What needs to be done —
Identify every line in the listing below that contains the word "jacket", and copy each such line in full. The match is case-sensitive.

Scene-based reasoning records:
"""
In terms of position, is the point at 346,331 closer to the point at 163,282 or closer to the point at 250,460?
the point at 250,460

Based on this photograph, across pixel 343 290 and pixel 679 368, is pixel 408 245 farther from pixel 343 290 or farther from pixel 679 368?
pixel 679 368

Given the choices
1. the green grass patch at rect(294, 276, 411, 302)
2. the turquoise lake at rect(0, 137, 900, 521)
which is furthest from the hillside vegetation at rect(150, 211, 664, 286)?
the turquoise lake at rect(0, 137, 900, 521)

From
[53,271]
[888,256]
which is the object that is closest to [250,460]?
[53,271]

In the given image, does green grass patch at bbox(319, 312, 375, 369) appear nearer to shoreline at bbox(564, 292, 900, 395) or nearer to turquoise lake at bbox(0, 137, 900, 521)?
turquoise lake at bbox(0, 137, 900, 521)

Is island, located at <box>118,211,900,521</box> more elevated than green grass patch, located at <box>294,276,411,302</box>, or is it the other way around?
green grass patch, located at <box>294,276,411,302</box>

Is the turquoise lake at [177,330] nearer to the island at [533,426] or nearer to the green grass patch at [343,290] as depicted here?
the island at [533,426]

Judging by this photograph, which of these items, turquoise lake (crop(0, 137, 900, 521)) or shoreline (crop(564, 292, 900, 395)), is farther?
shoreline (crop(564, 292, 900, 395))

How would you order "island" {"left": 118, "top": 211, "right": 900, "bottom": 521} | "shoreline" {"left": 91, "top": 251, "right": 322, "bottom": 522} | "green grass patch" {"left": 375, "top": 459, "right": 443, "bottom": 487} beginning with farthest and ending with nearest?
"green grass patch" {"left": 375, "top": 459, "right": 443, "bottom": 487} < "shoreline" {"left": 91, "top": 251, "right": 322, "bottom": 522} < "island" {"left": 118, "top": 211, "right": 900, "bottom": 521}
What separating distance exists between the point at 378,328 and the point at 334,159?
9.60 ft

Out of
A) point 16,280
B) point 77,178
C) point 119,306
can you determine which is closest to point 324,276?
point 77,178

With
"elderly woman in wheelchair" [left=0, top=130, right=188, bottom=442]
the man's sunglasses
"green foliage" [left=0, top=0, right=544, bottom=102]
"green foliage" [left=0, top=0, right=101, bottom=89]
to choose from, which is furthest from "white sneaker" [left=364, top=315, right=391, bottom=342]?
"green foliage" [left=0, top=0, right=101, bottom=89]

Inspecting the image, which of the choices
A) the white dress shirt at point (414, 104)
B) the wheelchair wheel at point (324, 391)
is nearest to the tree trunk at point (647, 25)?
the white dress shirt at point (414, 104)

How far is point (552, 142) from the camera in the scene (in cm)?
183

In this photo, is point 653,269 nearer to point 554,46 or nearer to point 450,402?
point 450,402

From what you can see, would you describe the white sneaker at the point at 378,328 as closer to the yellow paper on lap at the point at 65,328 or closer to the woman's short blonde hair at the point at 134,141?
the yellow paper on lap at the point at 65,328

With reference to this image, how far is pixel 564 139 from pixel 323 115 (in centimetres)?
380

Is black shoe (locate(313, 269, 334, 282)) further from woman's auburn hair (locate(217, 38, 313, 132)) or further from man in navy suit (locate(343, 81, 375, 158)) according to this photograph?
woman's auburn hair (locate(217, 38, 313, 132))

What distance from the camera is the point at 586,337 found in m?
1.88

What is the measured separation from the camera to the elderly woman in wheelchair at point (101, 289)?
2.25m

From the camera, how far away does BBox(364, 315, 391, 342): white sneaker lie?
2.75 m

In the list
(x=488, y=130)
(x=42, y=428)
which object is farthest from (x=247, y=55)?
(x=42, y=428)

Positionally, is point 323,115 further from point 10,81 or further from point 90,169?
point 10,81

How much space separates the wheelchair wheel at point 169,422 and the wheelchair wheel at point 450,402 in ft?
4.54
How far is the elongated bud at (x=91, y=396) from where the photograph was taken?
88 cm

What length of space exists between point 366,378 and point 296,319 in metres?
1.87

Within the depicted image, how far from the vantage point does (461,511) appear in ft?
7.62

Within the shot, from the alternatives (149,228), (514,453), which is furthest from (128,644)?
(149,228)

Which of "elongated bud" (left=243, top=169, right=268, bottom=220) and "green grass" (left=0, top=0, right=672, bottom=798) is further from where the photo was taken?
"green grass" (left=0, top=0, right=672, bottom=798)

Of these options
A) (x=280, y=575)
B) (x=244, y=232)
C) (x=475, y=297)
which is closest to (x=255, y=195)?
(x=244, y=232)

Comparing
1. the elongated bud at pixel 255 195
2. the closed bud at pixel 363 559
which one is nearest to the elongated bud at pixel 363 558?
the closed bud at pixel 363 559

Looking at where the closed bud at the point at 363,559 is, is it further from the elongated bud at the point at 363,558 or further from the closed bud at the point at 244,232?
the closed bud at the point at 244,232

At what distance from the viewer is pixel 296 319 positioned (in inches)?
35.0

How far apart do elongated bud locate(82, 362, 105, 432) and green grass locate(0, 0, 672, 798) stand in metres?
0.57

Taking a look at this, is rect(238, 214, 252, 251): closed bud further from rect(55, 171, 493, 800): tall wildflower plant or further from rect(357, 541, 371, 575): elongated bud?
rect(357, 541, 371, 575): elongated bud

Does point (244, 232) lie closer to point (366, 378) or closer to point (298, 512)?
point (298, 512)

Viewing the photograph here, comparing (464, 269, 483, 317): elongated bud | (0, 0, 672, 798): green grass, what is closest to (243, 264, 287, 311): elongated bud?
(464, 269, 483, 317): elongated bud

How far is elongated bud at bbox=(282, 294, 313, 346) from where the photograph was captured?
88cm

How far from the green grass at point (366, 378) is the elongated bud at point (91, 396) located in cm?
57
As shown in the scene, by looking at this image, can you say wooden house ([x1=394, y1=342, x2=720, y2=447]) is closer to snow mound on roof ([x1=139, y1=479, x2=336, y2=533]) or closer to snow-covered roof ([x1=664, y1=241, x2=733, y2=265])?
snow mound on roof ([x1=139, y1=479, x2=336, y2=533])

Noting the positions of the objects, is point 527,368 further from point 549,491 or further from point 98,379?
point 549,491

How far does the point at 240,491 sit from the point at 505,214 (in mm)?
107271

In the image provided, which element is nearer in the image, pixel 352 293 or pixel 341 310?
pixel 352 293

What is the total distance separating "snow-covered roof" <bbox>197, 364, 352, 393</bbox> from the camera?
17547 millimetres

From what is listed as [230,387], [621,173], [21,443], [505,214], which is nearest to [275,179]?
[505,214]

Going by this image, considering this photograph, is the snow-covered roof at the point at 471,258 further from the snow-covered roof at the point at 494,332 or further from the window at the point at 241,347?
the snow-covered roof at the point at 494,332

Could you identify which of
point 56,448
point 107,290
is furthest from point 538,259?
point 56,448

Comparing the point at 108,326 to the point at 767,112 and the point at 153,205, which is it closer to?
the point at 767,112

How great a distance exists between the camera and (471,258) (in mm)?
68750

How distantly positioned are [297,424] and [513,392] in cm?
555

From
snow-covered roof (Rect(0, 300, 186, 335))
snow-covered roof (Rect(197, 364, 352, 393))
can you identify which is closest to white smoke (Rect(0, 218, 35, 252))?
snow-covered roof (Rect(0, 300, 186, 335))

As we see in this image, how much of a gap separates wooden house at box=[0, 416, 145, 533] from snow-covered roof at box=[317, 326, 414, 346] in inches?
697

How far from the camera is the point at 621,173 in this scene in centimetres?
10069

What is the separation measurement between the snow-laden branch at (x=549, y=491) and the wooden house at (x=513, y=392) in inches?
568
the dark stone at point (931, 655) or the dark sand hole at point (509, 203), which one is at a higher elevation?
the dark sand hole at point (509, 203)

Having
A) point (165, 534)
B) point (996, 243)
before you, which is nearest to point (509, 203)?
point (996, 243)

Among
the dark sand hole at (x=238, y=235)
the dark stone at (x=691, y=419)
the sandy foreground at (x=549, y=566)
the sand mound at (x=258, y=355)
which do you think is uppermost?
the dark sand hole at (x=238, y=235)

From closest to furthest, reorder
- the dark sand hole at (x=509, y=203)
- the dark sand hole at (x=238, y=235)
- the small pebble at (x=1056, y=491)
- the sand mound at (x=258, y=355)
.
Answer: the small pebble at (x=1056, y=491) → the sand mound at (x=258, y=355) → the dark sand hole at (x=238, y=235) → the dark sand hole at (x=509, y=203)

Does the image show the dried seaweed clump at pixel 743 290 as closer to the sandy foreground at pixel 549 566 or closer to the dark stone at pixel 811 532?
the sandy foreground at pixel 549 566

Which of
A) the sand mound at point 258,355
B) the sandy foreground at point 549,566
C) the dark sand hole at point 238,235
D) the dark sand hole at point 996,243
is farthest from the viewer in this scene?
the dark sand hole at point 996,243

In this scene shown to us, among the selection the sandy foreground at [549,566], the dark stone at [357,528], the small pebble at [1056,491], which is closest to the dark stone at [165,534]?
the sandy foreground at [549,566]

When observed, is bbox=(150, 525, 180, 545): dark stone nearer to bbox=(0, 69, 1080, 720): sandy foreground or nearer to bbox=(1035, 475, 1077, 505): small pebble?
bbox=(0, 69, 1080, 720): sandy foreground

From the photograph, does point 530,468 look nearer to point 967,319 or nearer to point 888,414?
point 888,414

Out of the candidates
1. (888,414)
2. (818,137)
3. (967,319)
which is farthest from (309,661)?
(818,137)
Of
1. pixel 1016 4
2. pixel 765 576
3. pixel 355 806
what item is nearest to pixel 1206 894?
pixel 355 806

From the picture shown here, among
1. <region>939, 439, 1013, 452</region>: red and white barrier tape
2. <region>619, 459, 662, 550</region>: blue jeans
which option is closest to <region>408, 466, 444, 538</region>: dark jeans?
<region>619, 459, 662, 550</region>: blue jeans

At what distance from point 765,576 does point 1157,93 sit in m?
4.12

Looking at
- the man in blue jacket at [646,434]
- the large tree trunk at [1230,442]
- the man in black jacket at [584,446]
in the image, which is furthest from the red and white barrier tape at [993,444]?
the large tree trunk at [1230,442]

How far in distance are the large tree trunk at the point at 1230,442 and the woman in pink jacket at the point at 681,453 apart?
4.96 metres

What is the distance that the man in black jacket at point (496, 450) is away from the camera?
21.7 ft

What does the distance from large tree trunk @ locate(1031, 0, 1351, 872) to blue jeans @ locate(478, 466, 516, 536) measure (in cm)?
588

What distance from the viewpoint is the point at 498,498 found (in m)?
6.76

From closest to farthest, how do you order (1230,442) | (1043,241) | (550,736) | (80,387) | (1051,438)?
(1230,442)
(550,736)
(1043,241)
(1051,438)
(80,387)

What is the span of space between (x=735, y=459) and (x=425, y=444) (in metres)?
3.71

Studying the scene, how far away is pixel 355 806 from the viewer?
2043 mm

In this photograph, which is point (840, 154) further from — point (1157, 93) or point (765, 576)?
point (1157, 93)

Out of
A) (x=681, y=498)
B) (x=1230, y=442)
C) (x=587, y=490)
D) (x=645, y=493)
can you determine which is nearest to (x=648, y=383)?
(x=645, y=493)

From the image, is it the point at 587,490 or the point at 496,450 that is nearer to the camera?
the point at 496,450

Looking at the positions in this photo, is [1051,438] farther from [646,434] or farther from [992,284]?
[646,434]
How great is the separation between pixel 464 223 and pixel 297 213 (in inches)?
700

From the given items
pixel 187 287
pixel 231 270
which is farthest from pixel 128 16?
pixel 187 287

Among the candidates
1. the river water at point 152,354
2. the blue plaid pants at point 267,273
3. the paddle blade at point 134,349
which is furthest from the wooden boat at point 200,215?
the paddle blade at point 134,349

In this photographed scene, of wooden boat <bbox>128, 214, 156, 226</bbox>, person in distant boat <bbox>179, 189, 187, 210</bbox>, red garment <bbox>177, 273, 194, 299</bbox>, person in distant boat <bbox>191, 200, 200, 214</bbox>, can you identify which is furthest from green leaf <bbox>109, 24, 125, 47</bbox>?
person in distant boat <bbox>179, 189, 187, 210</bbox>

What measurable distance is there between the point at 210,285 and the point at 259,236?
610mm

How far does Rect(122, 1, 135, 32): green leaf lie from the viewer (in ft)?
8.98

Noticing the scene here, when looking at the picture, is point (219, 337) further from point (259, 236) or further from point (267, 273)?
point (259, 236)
"""
Reply —
- the man in blue jacket at [646,434]
- the man in black jacket at [584,446]
How far in distance are the large tree trunk at the point at 1230,442 and the woman in pink jacket at the point at 681,453 apart?
What is the distance that the man in black jacket at point (496, 450) is away from the camera?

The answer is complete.